▶ **PROBLEM REQUIREMENTS**: Your task is to transcribe, word for word, the line containing "one of her lost black hair pins.<br />" and all lines that follow it to the end of the entries. Leave out the pictures.

▶ **SOURCE MATERIAL**:
————
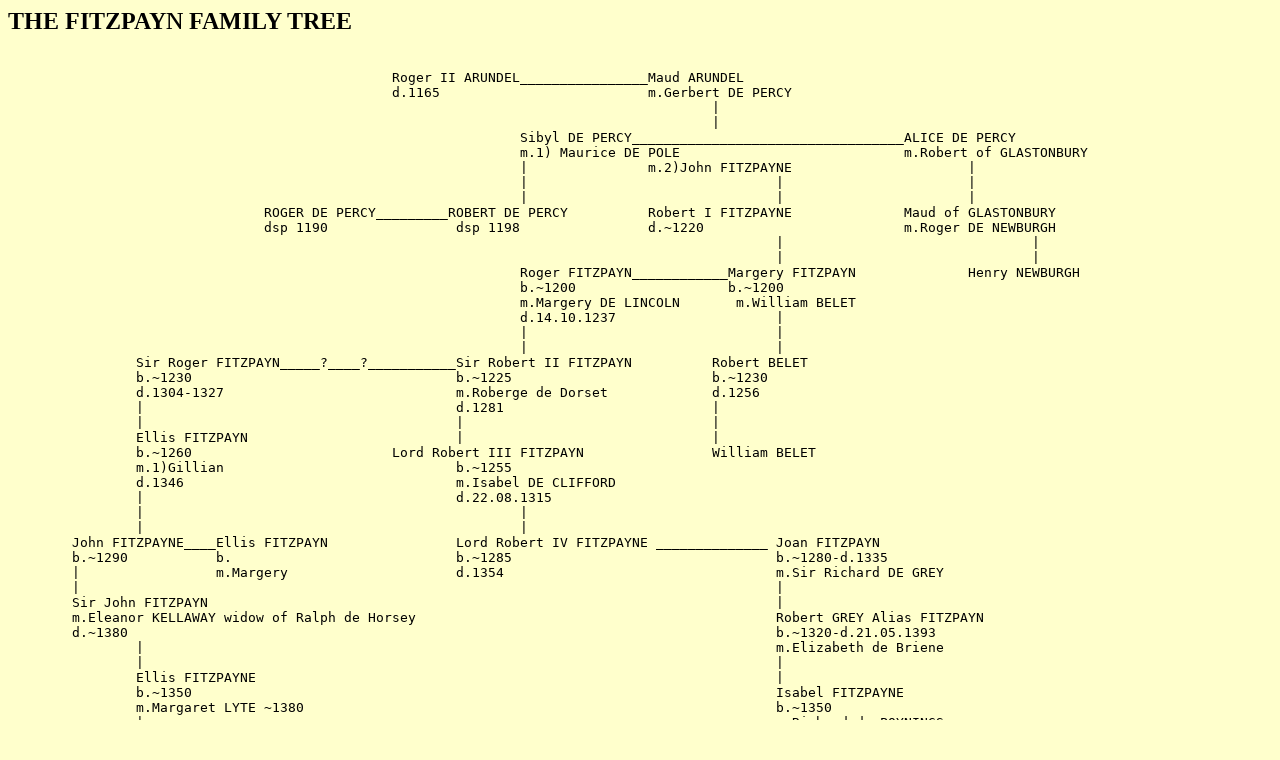

--- FILE ---
content_type: text/html
request_url: https://leshaigh.co.uk/kellawaymed/fitzpayntree.html
body_size: 3195
content:
<!DOCTYPE HTML PUBLIC "-//W3C//DTD HTML 4.01 Transitional//EN">
<html>
<head>
<meta http-equiv="Content-Type" content="text/html; charset=utf-8">

	<title>The Early FitzPayn Family Tree</title>
</head>

<body bgcolor="#ffffcc">
	

<h2>THE FITZPAYN FAMILY TREE</h2>
<pre>

						Roger II ARUNDEL________________Maud ARUNDEL
						d.1165				m.Gerbert DE PERCY
											|
											|
								Sibyl DE PERCY__________________________________ALICE DE PERCY
								m.1) Maurice DE POLE				m.Robert of GLASTONBURY
								|		m.2)John FITZPAYNE			|
								|				|			|
								|				|			|	
				ROGER DE PERCY_________ROBERT DE PERCY		Robert I FITZPAYNE		Maud of GLASTONBURY
				dsp 1190		dsp 1198		d.~1220				m.Roger DE NEWBURGH
												|				|
												|				|
								Roger FITZPAYN____________Margery FITZPAYN		Henry NEWBURGH
								b.~1200			  b.~1200
								m.Margery DE LINCOLN	   m.William BELET
								d.14.10.1237			|
								|				|
								|				|
		Sir Roger FITZPAYN_____?____?___________Sir Robert II FITZPAYN		Robert BELET
		b.~1230					b.~1225				b.~1230
		d.1304-1327				m.Roberge de Dorset		d.1256
		|					d.1281				|
		|					|				|
		Ellis FITZPAYN				|				|
		b.~1260				Lord Robert III FITZPAYN		William BELET
		m.1)Gillian				b.~1255
		d.1346					m.Isabel DE CLIFFORD
		|					d.22.08.1315
		|						|
		|						|
	John FITZPAYNE____Ellis FITZPAYN		Lord Robert IV FITZPAYNE ______________ Joan FITZPAYN
	b.~1290		  b.				b.~1285					b.~1280-d.1335
	|		  m.Margery			d.1354					m.Sir Richard DE GREY
	|											|
	Sir John FITZPAYN									|
	m.Eleanor KELLAWAY widow of Ralph de Horsey						Robert GREY Alias FITZPAYN
	d.~1380											b.~1320-d.21.05.1393
		|										m.Elizabeth de Briene
		|										|
		Ellis FITZPAYNE									|
		b.~1350										Isabel FITZPAYNE 
		m.Margaret LYTE ~1380								b.~1350
		|										m.Richard de POYNINGS
		|										of Charleton Mackrell	
		|											|
		|											|
		Sir Thomas FITZPAYN ____________________________________Margaret FITZPAYN		Robert de POYNINGS
		m.Margery Yeovelton					m.John AUSTELL			d.1446
		|								|				|
		|								|				|
	Thomas FITZPAYNE___John FITZPAYN________Katherine Fitzpayne		Agnes AUSTELL			Richard de POYNINGS
	m.Joan Romesey				b.~ 1402-1472			m.1)Thomas BURTON		d.1429
	d.1447					m.1)John Stourton			m.2)Sir Nicholas ST LO		|
	d.s.p.					m.2)Sir John Baynton(d.1465)		d.1486				|
						m.3)William Carent			|				|
											|				|
										Sir John ST LO			Eleanor de POYNINGS
										d.1499				m.Henry PERCY Earl of Northumberland
										|				d.1484
										|				|
										Sir Nicholas ST LO
										d.1508
										|
										|
										John ST LO
							Sold Tuckers Cary to John LYTE of  Lytes Cary Somerset in 1540
						
	
</pre>
<center><p>
<a
href="../mainindex.html">back to main index</a> </p>
<p>
<a
href="../kellawayindex.html">back to Kellaway Research index</a> </p>
<p>&copy;Lesley Haigh 2011</p></center>
<ADDRESS><B>The Fitzpayn Family Tree</B><BR>Last updated May 2018<BR>Web Page by Les Haigh. 
Email: (les.haigh at btinternet.com)<BR></ADDRESS>
<p>
    <a href="http://validator.w3.org/check?uri=referer"><img
        src="http://www.w3.org/Icons/valid-html401"
        alt="Valid HTML 4.01 Transitional" height="31" width="88"></a>
  </p>


</body>
</html>	
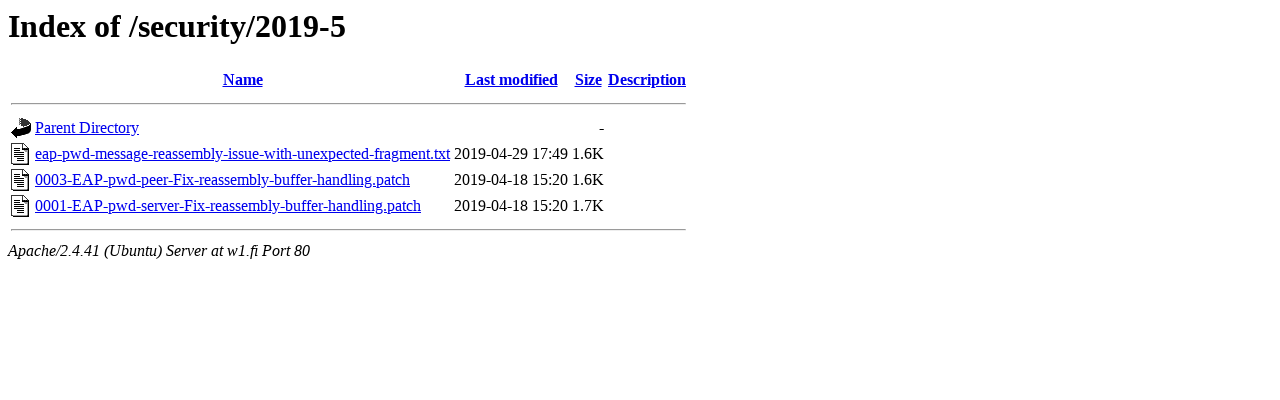

--- FILE ---
content_type: text/html;charset=UTF-8
request_url: http://w1.fi/security/2019-5/?C=M;O=D
body_size: 563
content:
<!DOCTYPE HTML PUBLIC "-//W3C//DTD HTML 3.2 Final//EN">
<html>
 <head>
  <title>Index of /security/2019-5</title>
 </head>
 <body>
<h1>Index of /security/2019-5</h1>
  <table>
   <tr><th valign="top"><img src="/icons/blank.gif" alt="[ICO]"></th><th><a href="?C=N;O=A">Name</a></th><th><a href="?C=M;O=A">Last modified</a></th><th><a href="?C=S;O=A">Size</a></th><th><a href="?C=D;O=A">Description</a></th></tr>
   <tr><th colspan="5"><hr></th></tr>
<tr><td valign="top"><img src="/icons/back.gif" alt="[PARENTDIR]"></td><td><a href="/security/">Parent Directory</a></td><td>&nbsp;</td><td align="right">  - </td><td>&nbsp;</td></tr>
<tr><td valign="top"><img src="/icons/text.gif" alt="[TXT]"></td><td><a href="eap-pwd-message-reassembly-issue-with-unexpected-fragment.txt">eap-pwd-message-reassembly-issue-with-unexpected-fragment.txt</a></td><td align="right">2019-04-29 17:49  </td><td align="right">1.6K</td><td>&nbsp;</td></tr>
<tr><td valign="top"><img src="/icons/text.gif" alt="[TXT]"></td><td><a href="0003-EAP-pwd-peer-Fix-reassembly-buffer-handling.patch">0003-EAP-pwd-peer-Fix-reassembly-buffer-handling.patch</a></td><td align="right">2019-04-18 15:20  </td><td align="right">1.6K</td><td>&nbsp;</td></tr>
<tr><td valign="top"><img src="/icons/text.gif" alt="[TXT]"></td><td><a href="0001-EAP-pwd-server-Fix-reassembly-buffer-handling.patch">0001-EAP-pwd-server-Fix-reassembly-buffer-handling.patch</a></td><td align="right">2019-04-18 15:20  </td><td align="right">1.7K</td><td>&nbsp;</td></tr>
   <tr><th colspan="5"><hr></th></tr>
</table>
<address>Apache/2.4.41 (Ubuntu) Server at w1.fi Port 80</address>
</body></html>
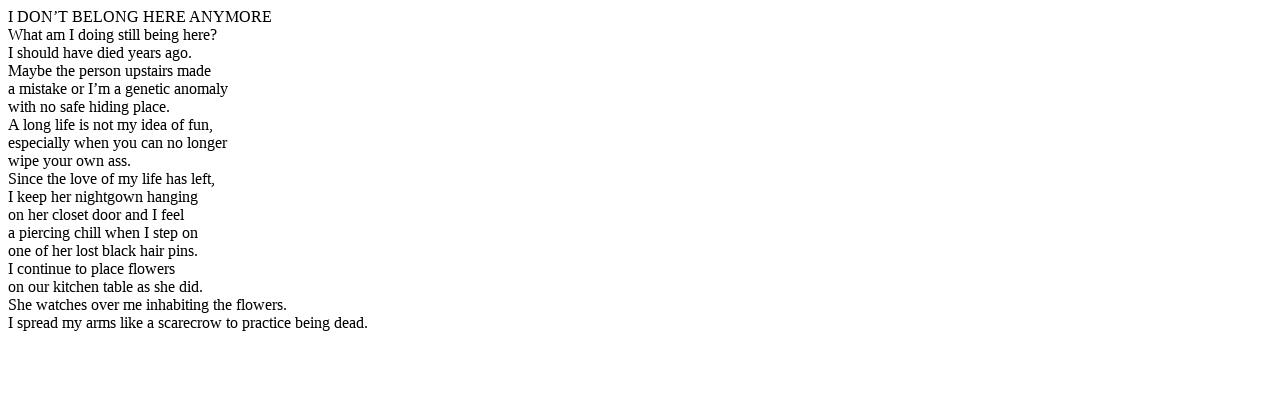

--- FILE ---
content_type: text/html
request_url: http://www.milton.ehrlich.com/I%20DONT%20BELONG%20HERE%20ANYMORE.html
body_size: 1016
content:
<!DOCTYPE html PUBLIC "-//W3C//DTD XHTML 1.0 Transitional//EN" "http://www.w3.org/TR/xhtml1/DTD/xhtml1-transitional.dtd">
<html xmlns="http://www.w3.org/1999/xhtml">
<head>
<meta http-equiv="Content-Type" content="text/html; charset=UTF-8" />
<title>Untitled Document</title>
</head>

<body>
I DON’T BELONG HERE ANYMORE<br />
What am I doing still being here?<br />
I should have died years ago.<br />
Maybe the person upstairs made<br />
a mistake or I’m a genetic anomaly<br />
with no safe hiding place.<br />
A long life is not my idea of fun,<br />
especially when you can no longer<br />
wipe your own ass.<br />
Since the love of my life has left,<br />
I keep her nightgown hanging<br />
on her closet door and I feel<br />
a piercing chill when I step on<br />
one of her lost black hair pins.<br />
I continue to place flowers<br />
on our kitchen table as she did.<br />
She watches over me inhabiting the flowers.<br />
I spread my arms like a scarecrow to practice being dead.<br />
</body>
</html>
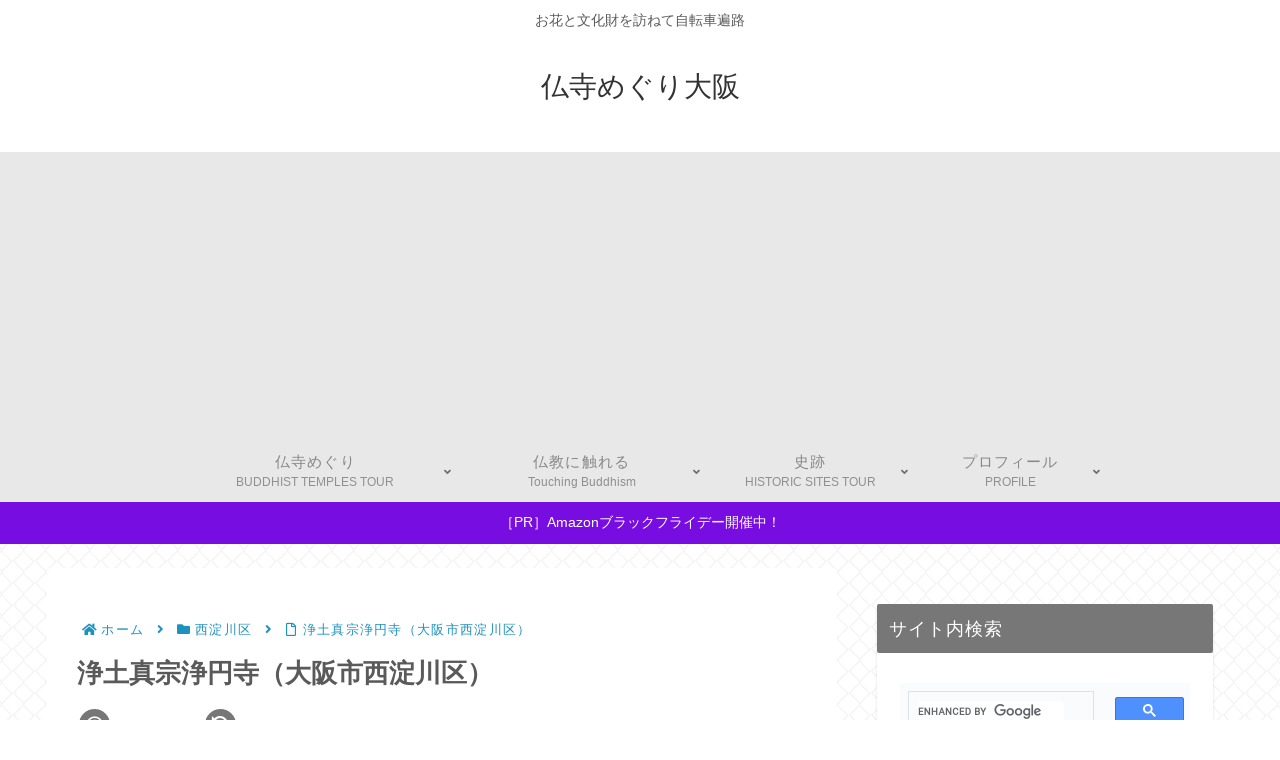

--- FILE ---
content_type: text/html; charset=utf-8
request_url: https://www.google.com/recaptcha/api2/aframe
body_size: 115
content:
<!DOCTYPE HTML><html><head><meta http-equiv="content-type" content="text/html; charset=UTF-8"></head><body><script nonce="7Ku4ycTK_Xkb8ox3YSfVPA">/** Anti-fraud and anti-abuse applications only. See google.com/recaptcha */ try{var clients={'sodar':'https://pagead2.googlesyndication.com/pagead/sodar?'};window.addEventListener("message",function(a){try{if(a.source===window.parent){var b=JSON.parse(a.data);var c=clients[b['id']];if(c){var d=document.createElement('img');d.src=c+b['params']+'&rc='+(localStorage.getItem("rc::a")?sessionStorage.getItem("rc::b"):"");window.document.body.appendChild(d);sessionStorage.setItem("rc::e",parseInt(sessionStorage.getItem("rc::e")||0)+1);localStorage.setItem("rc::h",'1768794973456');}}}catch(b){}});window.parent.postMessage("_grecaptcha_ready", "*");}catch(b){}</script></body></html>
————
▶ **EXERCISE RESULT**:
one of her lost black hair pins.<br />
I continue to place flowers<br />
on our kitchen table as she did.<br />
She watches over me inhabiting the flowers.<br />
I spread my arms like a scarecrow to practice being dead.<br />
</body>
</html>

--- FILE ---
content_type: text/html; charset=utf-8
request_url: https://www.google.com/recaptcha/api2/aframe
body_size: 115
content:
<!DOCTYPE HTML><html><head><meta http-equiv="content-type" content="text/html; charset=UTF-8"></head><body><script nonce="7Ku4ycTK_Xkb8ox3YSfVPA">/** Anti-fraud and anti-abuse applications only. See google.com/recaptcha */ try{var clients={'sodar':'https://pagead2.googlesyndication.com/pagead/sodar?'};window.addEventListener("message",function(a){try{if(a.source===window.parent){var b=JSON.parse(a.data);var c=clients[b['id']];if(c){var d=document.createElement('img');d.src=c+b['params']+'&rc='+(localStorage.getItem("rc::a")?sessionStorage.getItem("rc::b"):"");window.document.body.appendChild(d);sessionStorage.setItem("rc::e",parseInt(sessionStorage.getItem("rc::e")||0)+1);localStorage.setItem("rc::h",'1768794973456');}}}catch(b){}});window.parent.postMessage("_grecaptcha_ready", "*");}catch(b){}</script></body></html>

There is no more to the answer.